Leave out the pictures and repeat everything else in the records exactly.

(Records contained in a dataset)
Start

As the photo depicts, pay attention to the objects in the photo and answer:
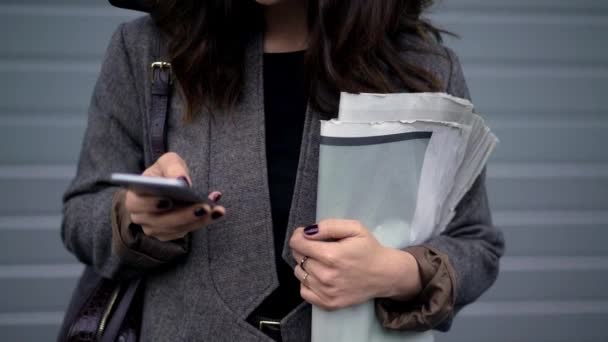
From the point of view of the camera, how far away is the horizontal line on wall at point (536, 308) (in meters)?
3.22

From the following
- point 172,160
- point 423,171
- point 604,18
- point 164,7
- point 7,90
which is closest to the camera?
point 172,160

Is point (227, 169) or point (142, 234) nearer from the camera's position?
point (142, 234)

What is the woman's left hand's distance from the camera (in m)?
1.19

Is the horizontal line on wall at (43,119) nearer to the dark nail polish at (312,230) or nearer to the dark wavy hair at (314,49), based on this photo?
the dark wavy hair at (314,49)

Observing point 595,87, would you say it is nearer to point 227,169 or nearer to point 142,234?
point 227,169

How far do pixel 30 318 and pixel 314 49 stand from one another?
7.07 ft

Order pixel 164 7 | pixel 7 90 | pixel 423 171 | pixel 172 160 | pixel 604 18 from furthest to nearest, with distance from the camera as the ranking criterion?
pixel 604 18
pixel 7 90
pixel 164 7
pixel 423 171
pixel 172 160

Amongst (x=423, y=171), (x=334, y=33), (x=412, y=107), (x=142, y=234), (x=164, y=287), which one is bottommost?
(x=164, y=287)

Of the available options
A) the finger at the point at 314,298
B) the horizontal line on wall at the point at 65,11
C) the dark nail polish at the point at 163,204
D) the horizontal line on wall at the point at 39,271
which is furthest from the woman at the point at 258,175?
the horizontal line on wall at the point at 39,271

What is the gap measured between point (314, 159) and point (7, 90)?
1993 mm

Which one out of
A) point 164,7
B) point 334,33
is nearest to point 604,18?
point 334,33

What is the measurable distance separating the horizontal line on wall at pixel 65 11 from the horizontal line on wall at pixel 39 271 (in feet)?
3.57

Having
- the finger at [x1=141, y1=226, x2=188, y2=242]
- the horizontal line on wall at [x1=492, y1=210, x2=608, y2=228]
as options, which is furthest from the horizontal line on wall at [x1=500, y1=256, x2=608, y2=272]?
the finger at [x1=141, y1=226, x2=188, y2=242]

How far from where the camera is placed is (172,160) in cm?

End

§ **Finished answer**
As the photo depicts, pay attention to the objects in the photo and answer:
From the point of view of the camera, how far away is the horizontal line on wall at point (536, 308) (in meters)?
3.22

From the following
- point 172,160
- point 423,171
- point 604,18
- point 164,7
- point 7,90
which is closest to the camera?
point 172,160

Is point (227, 169) or point (142, 234) nearer from the camera's position?
point (142, 234)

What is the woman's left hand's distance from the camera (in m)?
1.19

Is the horizontal line on wall at (43,119) nearer to the dark nail polish at (312,230) or nearer to the dark wavy hair at (314,49), based on this photo?
the dark wavy hair at (314,49)

Observing point 595,87, would you say it is nearer to point 227,169 or nearer to point 142,234?
point 227,169

How far do pixel 30 318 and pixel 314 49 stand from one another?
7.07 ft

Order pixel 164 7 | pixel 7 90 | pixel 423 171 | pixel 172 160 | pixel 604 18 from furthest to nearest, with distance from the camera as the ranking criterion?
pixel 604 18
pixel 7 90
pixel 164 7
pixel 423 171
pixel 172 160

Amongst (x=423, y=171), (x=334, y=33), (x=412, y=107), (x=142, y=234), (x=164, y=287), which one is bottommost?
(x=164, y=287)

Of the available options
A) the finger at the point at 314,298
B) the horizontal line on wall at the point at 65,11
C) the dark nail polish at the point at 163,204
D) the horizontal line on wall at the point at 39,271
which is furthest from the woman at the point at 258,175?
the horizontal line on wall at the point at 39,271

What is the gap measured between point (314, 159) and point (7, 90)?
1993 mm

Which one out of
A) point 164,7
B) point 334,33
is nearest to point 604,18?
point 334,33

What is the measurable distance separating the horizontal line on wall at pixel 65 11 from the horizontal line on wall at pixel 39 271 (in feet)?
3.57

Having
- the finger at [x1=141, y1=226, x2=188, y2=242]
- the horizontal line on wall at [x1=492, y1=210, x2=608, y2=228]
as options, which is furthest from the horizontal line on wall at [x1=500, y1=256, x2=608, y2=272]?
the finger at [x1=141, y1=226, x2=188, y2=242]

How far from where the camera is placed is (172,160) in cm?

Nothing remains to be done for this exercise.